[Start of Attachment]
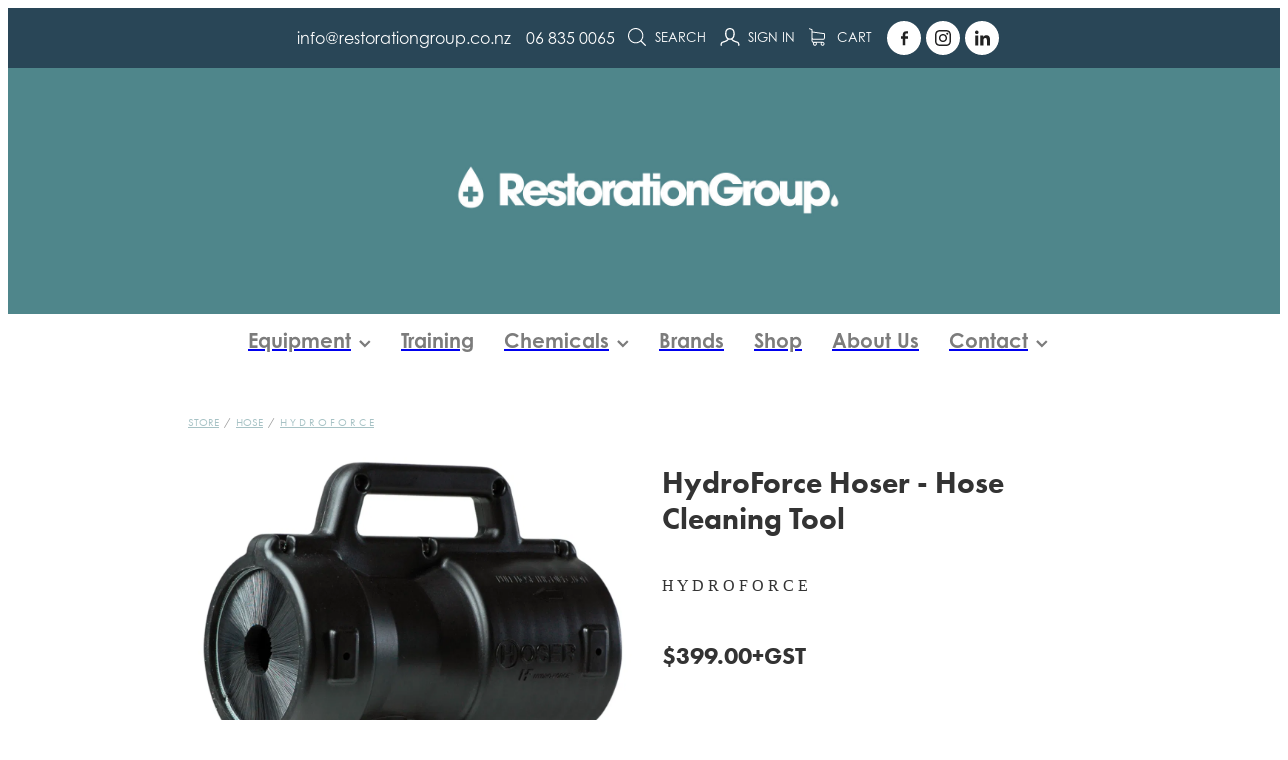

--- FILE ---
content_type: application/javascript
request_url: https://cdn.rocketspark.com/_dist/js/chunks/stripe-js.44128a13c6d4.bundle.js
body_size: 538
content:
"use strict";(self.webpackChunk=self.webpackChunk||[]).push([["37809"],{45983:function(e,r,n){n.d(r,{loadStripe:function(){return m}});var t,o="https://js.stripe.com/v3",i=/^https:\/\/js\.stripe\.com\/v3\/?(\?.*)?$/,u=function(){for(var e=document.querySelectorAll('script[src^="'.concat(o,'"]')),r=0;r<e.length;r++){var n=e[r];if(i.test(n.src))return n}return null},l=function(e){var r=e&&!e.advancedFraudSignals?"?advancedFraudSignals=false":"",n=document.createElement("script");n.src="".concat(o).concat(r);var t=document.head||document.body;if(!t)throw Error("Expected document.body not to be null. Stripe.js requires a <body> element.");return t.appendChild(n),n},c=function(e,r){e&&e._registerWrapper&&e._registerWrapper({name:"stripe-js",version:"2.4.0",startTime:r})},a=null,d=null,s=null,p=function(e,r,n){if(null===e)return null;var t=e.apply(void 0,r);return c(t,n),t},f=!1,v=function(){return t?t:t=(null!==a?a:(a=new Promise(function(e,r){if("undefined"==typeof window||"undefined"==typeof document)return void e(null);if(window.Stripe,window.Stripe)return void e(window.Stripe);try{var n,t=u();t?t&&null!==s&&null!==d&&(t.removeEventListener("load",s),t.removeEventListener("error",d),null==(n=t.parentNode)||n.removeChild(t),t=l(null)):t=l(null),s=function(){window.Stripe?e(window.Stripe):r(Error("Stripe.js not available"))},d=function(){r(Error("Failed to load Stripe.js"))},t.addEventListener("load",s),t.addEventListener("error",d)}catch(e){r(e);return}})).catch(function(e){return a=null,Promise.reject(e)})).catch(function(e){return t=null,Promise.reject(e)})};Promise.resolve().then(function(){return v()}).catch(function(e){f||console.warn(e)});var m=function(){for(var e=arguments.length,r=Array(e),n=0;n<e;n++)r[n]=arguments[n];f=!0;var t=Date.now();return v().then(function(e){return p(e,r,t)})}}}]);

--- FILE ---
content_type: application/javascript
request_url: https://cdn.rocketspark.com/_dist/js/chunks/StripeBnpl.14041929630a.bundle.js
body_size: 235
content:
"use strict";(self.webpackChunk=self.webpackChunk||[]).push([["62721"],{79547:function(e,t,a){a.r(t),a.d(t,{setupStripeBnpl:function(){return r}});var n=a(2914);let r=async e=>{var t,r,o;let{loadStripe:s}=await a.e("37809").then(a.bind(a,45983)),l=await s(e.dataset.key),u={theme:"stripe",variables:{colorText:null!=(t=e.dataset.textColor)?t:"#1c1c1c",colorTextSecondary:null!=(r=e.dataset.linkColor)?r:"#1c1c1c",colorBackground:null!=(o=e.dataset.backgroundColor)?o:"#ffffff",fontSizeBase:"14px",spacingUnit:"4px"}},c=l.elements({appearance:u});c.create("paymentMethodMessaging",{amount:Number.parseInt(e.dataset.amount),currency:e.dataset.currency,paymentMethodTypes:["afterpay_clearpay"],countryCode:e.dataset.countryCode}).mount(e),n.s.on("stripe:bnpl:update:price",({price:e})=>{c.getElement("paymentMethodMessaging").update({amount:Math.round(100*e)})}),n.s.on("stripe:bnpl:update:userCountry",({country:t})=>{let a=c.getElement("paymentMethodMessaging");try{if(void 0===t)return;a.update({countryCode:t.toUpperCase()}),e.style.display=null}catch{e.style.display="none"}})}}}]);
[End of Attachment]
* **WORK REQUEST**
The reply should repeat the listing above exactly and contain no pictures.

* **OUTPUT OF THE TASK**
--- FILE ---
content_type: application/javascript
request_url: https://cdn.rocketspark.com/_dist/js/chunks/stripe-js.44128a13c6d4.bundle.js
body_size: 538
content:
"use strict";(self.webpackChunk=self.webpackChunk||[]).push([["37809"],{45983:function(e,r,n){n.d(r,{loadStripe:function(){return m}});var t,o="https://js.stripe.com/v3",i=/^https:\/\/js\.stripe\.com\/v3\/?(\?.*)?$/,u=function(){for(var e=document.querySelectorAll('script[src^="'.concat(o,'"]')),r=0;r<e.length;r++){var n=e[r];if(i.test(n.src))return n}return null},l=function(e){var r=e&&!e.advancedFraudSignals?"?advancedFraudSignals=false":"",n=document.createElement("script");n.src="".concat(o).concat(r);var t=document.head||document.body;if(!t)throw Error("Expected document.body not to be null. Stripe.js requires a <body> element.");return t.appendChild(n),n},c=function(e,r){e&&e._registerWrapper&&e._registerWrapper({name:"stripe-js",version:"2.4.0",startTime:r})},a=null,d=null,s=null,p=function(e,r,n){if(null===e)return null;var t=e.apply(void 0,r);return c(t,n),t},f=!1,v=function(){return t?t:t=(null!==a?a:(a=new Promise(function(e,r){if("undefined"==typeof window||"undefined"==typeof document)return void e(null);if(window.Stripe,window.Stripe)return void e(window.Stripe);try{var n,t=u();t?t&&null!==s&&null!==d&&(t.removeEventListener("load",s),t.removeEventListener("error",d),null==(n=t.parentNode)||n.removeChild(t),t=l(null)):t=l(null),s=function(){window.Stripe?e(window.Stripe):r(Error("Stripe.js not available"))},d=function(){r(Error("Failed to load Stripe.js"))},t.addEventListener("load",s),t.addEventListener("error",d)}catch(e){r(e);return}})).catch(function(e){return a=null,Promise.reject(e)})).catch(function(e){return t=null,Promise.reject(e)})};Promise.resolve().then(function(){return v()}).catch(function(e){f||console.warn(e)});var m=function(){for(var e=arguments.length,r=Array(e),n=0;n<e;n++)r[n]=arguments[n];f=!0;var t=Date.now();return v().then(function(e){return p(e,r,t)})}}}]);

--- FILE ---
content_type: application/javascript
request_url: https://cdn.rocketspark.com/_dist/js/chunks/StripeBnpl.14041929630a.bundle.js
body_size: 235
content:
"use strict";(self.webpackChunk=self.webpackChunk||[]).push([["62721"],{79547:function(e,t,a){a.r(t),a.d(t,{setupStripeBnpl:function(){return r}});var n=a(2914);let r=async e=>{var t,r,o;let{loadStripe:s}=await a.e("37809").then(a.bind(a,45983)),l=await s(e.dataset.key),u={theme:"stripe",variables:{colorText:null!=(t=e.dataset.textColor)?t:"#1c1c1c",colorTextSecondary:null!=(r=e.dataset.linkColor)?r:"#1c1c1c",colorBackground:null!=(o=e.dataset.backgroundColor)?o:"#ffffff",fontSizeBase:"14px",spacingUnit:"4px"}},c=l.elements({appearance:u});c.create("paymentMethodMessaging",{amount:Number.parseInt(e.dataset.amount),currency:e.dataset.currency,paymentMethodTypes:["afterpay_clearpay"],countryCode:e.dataset.countryCode}).mount(e),n.s.on("stripe:bnpl:update:price",({price:e})=>{c.getElement("paymentMethodMessaging").update({amount:Math.round(100*e)})}),n.s.on("stripe:bnpl:update:userCountry",({country:t})=>{let a=c.getElement("paymentMethodMessaging");try{if(void 0===t)return;a.update({countryCode:t.toUpperCase()}),e.style.display=null}catch{e.style.display="none"}})}}}]);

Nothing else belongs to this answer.